Germany’s largest research programme for genome sequencing launched

Cardiovascular diseases are caused by a complex interplay of environmental and genetic factors. So far, this complex interaction has not been sufficiently studied. In the context of this research project, the entire genomes of 9,000 individuals from the general population who were recruited in the Hamburg City Health Study as well as from cardiovascular patients of the UKE will be sequenced. The objective is to gain a better understanding of the causes of cardiovascular diseases in order to improve the understanding of cardiovascular disease and to develop new diagnostic and targeted therapeutic options.

Katharina Fegebank, Hamburg’s Minister of Science, Research and Equal Opportunities: “This genome sequencing project is an important step toward the understanding and prevention of widespread diseases such as heart diseases. The project aims to improve the possibilities to cure patients through early detection and new therapeutic approaches. The innovative and interdisciplinary project also provides further evidence of the UKE’s leading status in research and Hamburg’s international standing as an attractive research hub. In particular, I would like to thank Michael Kühne and his foundation for their generous support of this project!”

Prof. Dr. h.c. Klaus-Michael Kühne, Chairman of the Kühne-Stiftung: “The Kühne-Stiftung is increasing its activities in medicine with this project. We look forward to expanding and strengthening our medical campus in Davos in cooperation with the UKE and the University Hospital Zurich. Therefore, with this new cardiovascular diseases project we are guided by the following motivation: we want to generate scientific insights, but our primary objective is to help people.”

“We would like to thank the Kühne-Stiftung, and in particular its chairman Klaus-Michael Kühne, who has facilitated a pioneering project that will be of great importance for cardiovascular research and other areas of medical research.

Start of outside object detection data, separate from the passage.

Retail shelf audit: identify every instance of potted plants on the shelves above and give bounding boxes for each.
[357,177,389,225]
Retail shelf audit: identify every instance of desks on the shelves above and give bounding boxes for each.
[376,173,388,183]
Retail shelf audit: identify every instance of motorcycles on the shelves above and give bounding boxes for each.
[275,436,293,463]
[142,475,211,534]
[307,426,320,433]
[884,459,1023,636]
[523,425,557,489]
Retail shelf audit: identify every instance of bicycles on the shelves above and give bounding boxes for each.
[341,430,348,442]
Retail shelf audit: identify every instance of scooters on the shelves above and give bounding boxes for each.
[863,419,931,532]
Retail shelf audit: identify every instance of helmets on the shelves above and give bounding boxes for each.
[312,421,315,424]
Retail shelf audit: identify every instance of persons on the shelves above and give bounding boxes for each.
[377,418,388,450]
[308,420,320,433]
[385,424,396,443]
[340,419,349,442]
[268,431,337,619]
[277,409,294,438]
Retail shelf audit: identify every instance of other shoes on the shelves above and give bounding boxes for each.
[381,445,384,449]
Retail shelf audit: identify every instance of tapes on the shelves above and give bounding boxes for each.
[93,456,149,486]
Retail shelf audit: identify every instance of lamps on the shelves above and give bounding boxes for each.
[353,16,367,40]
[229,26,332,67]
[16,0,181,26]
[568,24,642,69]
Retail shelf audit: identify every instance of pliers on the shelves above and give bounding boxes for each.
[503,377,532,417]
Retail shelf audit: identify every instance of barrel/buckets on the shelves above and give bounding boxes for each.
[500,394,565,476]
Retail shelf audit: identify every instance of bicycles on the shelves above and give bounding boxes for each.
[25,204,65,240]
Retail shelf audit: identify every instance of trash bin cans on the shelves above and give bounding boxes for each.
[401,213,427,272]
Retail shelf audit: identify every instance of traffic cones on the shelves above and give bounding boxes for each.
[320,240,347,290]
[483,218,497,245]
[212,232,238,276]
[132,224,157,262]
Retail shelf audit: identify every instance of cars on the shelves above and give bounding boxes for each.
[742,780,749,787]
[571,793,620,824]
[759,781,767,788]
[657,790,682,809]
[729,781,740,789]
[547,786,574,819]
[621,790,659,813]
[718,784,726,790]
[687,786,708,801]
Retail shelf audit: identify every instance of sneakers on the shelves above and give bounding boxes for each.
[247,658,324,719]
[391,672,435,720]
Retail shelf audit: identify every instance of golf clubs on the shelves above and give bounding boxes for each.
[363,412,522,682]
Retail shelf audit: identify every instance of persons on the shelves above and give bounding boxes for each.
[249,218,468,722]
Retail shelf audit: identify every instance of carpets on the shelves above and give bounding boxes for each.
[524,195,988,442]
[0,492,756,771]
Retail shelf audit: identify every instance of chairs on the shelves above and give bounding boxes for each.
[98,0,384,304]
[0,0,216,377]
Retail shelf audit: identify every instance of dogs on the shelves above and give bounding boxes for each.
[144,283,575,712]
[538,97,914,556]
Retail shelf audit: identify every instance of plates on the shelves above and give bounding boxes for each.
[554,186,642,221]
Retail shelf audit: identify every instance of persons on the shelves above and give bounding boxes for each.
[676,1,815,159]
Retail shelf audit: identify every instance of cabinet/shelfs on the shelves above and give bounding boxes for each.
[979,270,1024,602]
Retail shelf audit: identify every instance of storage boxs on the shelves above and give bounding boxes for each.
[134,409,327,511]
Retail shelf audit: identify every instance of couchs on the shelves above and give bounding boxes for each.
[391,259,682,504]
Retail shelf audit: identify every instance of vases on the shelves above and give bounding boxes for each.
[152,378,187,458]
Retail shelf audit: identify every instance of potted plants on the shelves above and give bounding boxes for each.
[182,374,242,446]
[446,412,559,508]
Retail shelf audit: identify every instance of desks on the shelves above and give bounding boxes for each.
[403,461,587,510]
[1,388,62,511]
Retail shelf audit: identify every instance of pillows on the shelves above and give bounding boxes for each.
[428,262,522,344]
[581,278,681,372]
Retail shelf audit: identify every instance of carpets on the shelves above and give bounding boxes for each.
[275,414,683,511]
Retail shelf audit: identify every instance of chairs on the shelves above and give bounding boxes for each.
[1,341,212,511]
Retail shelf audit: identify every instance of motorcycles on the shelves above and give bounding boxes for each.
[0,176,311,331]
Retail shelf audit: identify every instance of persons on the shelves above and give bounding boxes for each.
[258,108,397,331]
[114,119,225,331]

The data gained from human genome sequencing will enormously extend the scientific opportunities of the Hamburg City Health Study,” said Prof. Dr. Dr. Uwe Koch-Gromus, Dean of Hamburg University’s Medical Faculty and UKE board member.

The research endeavour commences on 1 October 2019. By the end of 2020 all 9,000 genomic sampples will be sequenced, and the first results can be expected in the following year. “This project creates the unprecedented opportunity to conduct intensive research on the causes of cardiovascular diseases. We hope to improve current approaches on the early detection and therapy of cardiovascular disease as well as to establish new personalised strategies for cardiovascular diseases,” said Prof. Dr. Stefan Blankenberg, Head of Medical Management at the UKE’s University Heart & Vascular Centre Hamburg.

Whole genome sequencing and bioinformatical analyses at three locations

The University Hospital Zurich/Switzerland participates in this research endeavour jointly with the UKE. The Zurich Hospital will perform the sequencing and conduct research on methological issues of sequencing approaches. Subsequently, data processing and analyseswill be performed by an expert group under the leadership of a newly established professorship for Clinical Cardiology with a focus on genetics and biomarker research at the UKE and a newly established professorship for bioinformatics at the location in Davos/Switzerland and at the UKE. The project is integrated into the strategic concept of the Kühne-Stiftung for the development of the Medical Campus Davos, where a Centre for Cardiovascular Precision Medicine (CPM) will be founded and jointly with the University Heart & Vascular Centre Hamburg will search to find new answers to the core questions of cardiovascular diseases.